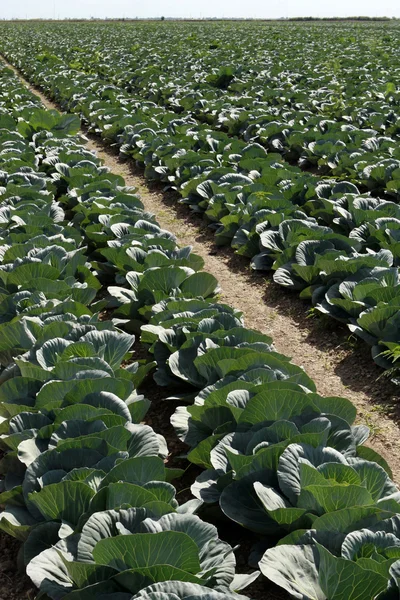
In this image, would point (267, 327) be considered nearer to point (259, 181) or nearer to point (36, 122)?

━━━━━━

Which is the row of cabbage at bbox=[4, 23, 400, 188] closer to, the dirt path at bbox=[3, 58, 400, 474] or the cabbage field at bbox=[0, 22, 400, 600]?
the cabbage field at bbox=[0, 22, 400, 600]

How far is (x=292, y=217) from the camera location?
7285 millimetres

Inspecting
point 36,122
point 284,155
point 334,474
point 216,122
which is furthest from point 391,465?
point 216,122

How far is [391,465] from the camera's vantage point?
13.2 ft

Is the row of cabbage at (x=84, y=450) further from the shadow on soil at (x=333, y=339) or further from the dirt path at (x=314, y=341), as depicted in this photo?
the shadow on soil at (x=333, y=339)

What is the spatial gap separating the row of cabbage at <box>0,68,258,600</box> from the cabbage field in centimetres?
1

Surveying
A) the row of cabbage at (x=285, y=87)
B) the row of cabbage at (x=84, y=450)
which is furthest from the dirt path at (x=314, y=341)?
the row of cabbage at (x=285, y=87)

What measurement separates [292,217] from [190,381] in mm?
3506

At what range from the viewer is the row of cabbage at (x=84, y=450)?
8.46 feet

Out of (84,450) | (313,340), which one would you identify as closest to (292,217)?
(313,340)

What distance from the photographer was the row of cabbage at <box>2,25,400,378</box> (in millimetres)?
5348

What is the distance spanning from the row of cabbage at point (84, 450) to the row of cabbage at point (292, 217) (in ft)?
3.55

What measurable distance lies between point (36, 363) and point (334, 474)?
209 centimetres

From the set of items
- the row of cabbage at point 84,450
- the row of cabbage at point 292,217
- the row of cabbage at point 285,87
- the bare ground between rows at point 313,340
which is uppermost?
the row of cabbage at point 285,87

━━━━━━

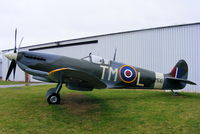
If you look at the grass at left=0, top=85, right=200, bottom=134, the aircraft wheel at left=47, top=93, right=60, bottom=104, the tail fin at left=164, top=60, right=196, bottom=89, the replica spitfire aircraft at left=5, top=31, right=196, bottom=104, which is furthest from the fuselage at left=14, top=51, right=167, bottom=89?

━━━━━━

DIRECTIONS FOR THIS TASK
Put the lines starting with the one that contains "What is the distance" and going on through the one that contains "209 centimetres" into a Markdown table with the columns No and Line, numbering each line and skipping blank lines.

TASK SOLUTION
| No | Line |
|---|---|
| 1 | What is the distance spanning from the row of cabbage at point (84, 450) to the row of cabbage at point (292, 217) (in ft)? |
| 2 | 3.55 |
| 3 | What measurable distance lies between point (36, 363) and point (334, 474)? |
| 4 | 209 centimetres |